Earlier this year, there was a major hardware failure affecting standard NeCTAR volume storage in QRIScloud. While we were able to restore services to this volume storage cluster, we were not able to resolve the underlying issues. To achieve this, we need to perform a complete rebuild of our storage cluster. Due to the architecture of the storage cluster (ceph), we have been able to split the capacity of the cluster into serving the existing volumes and to start rebuilding this cluster.
Since this incident, we have been investigating methods to transparently migrate users from the original cluster to the rebuilt cluster. Unfortunately, our exhaustive investigation yielded no viable method for QRIScloud to perform this migration transparently, and as such we need affected volume storage users to assist us to migrate data from their current volumes into brand new volumes.
Volumes created before the 19th of April, 2016 in the QRIScloud availability zone with a volume type of QRIScloud are affected by this issue. Volumes that have a QRIScloud-rds volume type are not affected by this issue. QRIScloud support staff will contact users with affected volumes directly in the near future.
Volume creation and deletion can be done through the NeCTAR dashboard or by using the "cinder" command-line utility. Creating a new volume in the QRIScloud availability zone with no volume type specified will automatically create the new volume in the rebuilt cluster.
We have a hard deadline for completing the volume migrations by the 29th of July, 2016. We strongly encourage instance administrators to migrate data onto new volumes as soon as practical over the next six weeks.
Depending on your use case for volume storage, there may be several options available to you for performing this migration.
Use-case: volume storage is being used as scratch space
Some users of volume storage use their volumes for large-scale working space for computations running on their instances. This "use-case" is the simplest to deal with. What we recommend is the following:
- Turn off your job scheduler, and wait for your current set of computations to finish.

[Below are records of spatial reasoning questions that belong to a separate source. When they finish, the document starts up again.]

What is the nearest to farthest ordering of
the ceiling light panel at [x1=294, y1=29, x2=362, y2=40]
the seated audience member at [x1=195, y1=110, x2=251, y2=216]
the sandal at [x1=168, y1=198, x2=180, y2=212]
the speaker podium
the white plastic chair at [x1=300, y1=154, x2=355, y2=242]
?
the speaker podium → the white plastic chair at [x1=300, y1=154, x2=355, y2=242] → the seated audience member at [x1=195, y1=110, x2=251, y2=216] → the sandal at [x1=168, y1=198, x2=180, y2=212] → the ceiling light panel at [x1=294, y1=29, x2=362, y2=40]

- Check that the mounted volume contains nothing that needs to be kept.
- Unmount the volume (e.g. "sudo umount <mount-point>") and detach it from your instance.
- Delete the volume.
- Create a new volume of an appropriate size via the NeCTAR Dashboard.
- Attach your new volume to your instance, and reboot the instance.
- Check that the new volume has been mounted properly.
- Re-start your job scheduler.
Use-case: volume holds a database or file collection
If your volume contains a database or a file collection that you don't want to lose, there are a couple of options:
- You could back the database or files to external storage, create a new volume, and then restore it / them onto the new volume.
- You could create a second volume, attach and mount it on an instance, then use a file copy utility to copy the relevant files to the new volume.
In either case, you will need to take appropriate steps to ensure that you get a consistent copy of the data that is migrated. This will probably entail shutting down user-facing services.
Use-case: boot from volume
Some users are currently using volume storage because they needed to "boot from volume". This used to be necessary for some people because the (old) "m1" NeCTAR flavors limited an instance's primary filesystem to 10GB. That was problematic for boot images that had a large amount of software pre-installed.
Unfortunately, there is no good option for migrating "boot from volume" volumes. If you still need to use this, you are going to have to rebuild your instance starting with a fresh image and a new volume.
These days, there are "m2" flavors which provide a 30GB primary file system on local disk. This should be sufficient for images with large software installs. If your image fits easily into a 30GB file system, you may no longer need to use "boot from volume" anymore.
Alternatively, if you are using "boot from volume" as a convenience to hold large amounts of data, or a database, there are better ways to achieve this. You could:
- use the ephemeral file system,
- use normal volume storage, and attach / mount it onto your instance, or
- use NFS storage.
What will happen if you miss the deadline.
As stated above, the 29th of July is a hard deadline. It is constrained by NeCTAR's OpenStack "Liberty" upgrade schedule and we can't change it.
Any volumes that still remain on the old cluster at that time will be detached from their respective NeCTAR instances. Then the volumes will be saved to offline storage, and the old cluster will be shut down permanently. This will allow the servers to be rebuilt, and disk storage to be introduced into the the new cluster.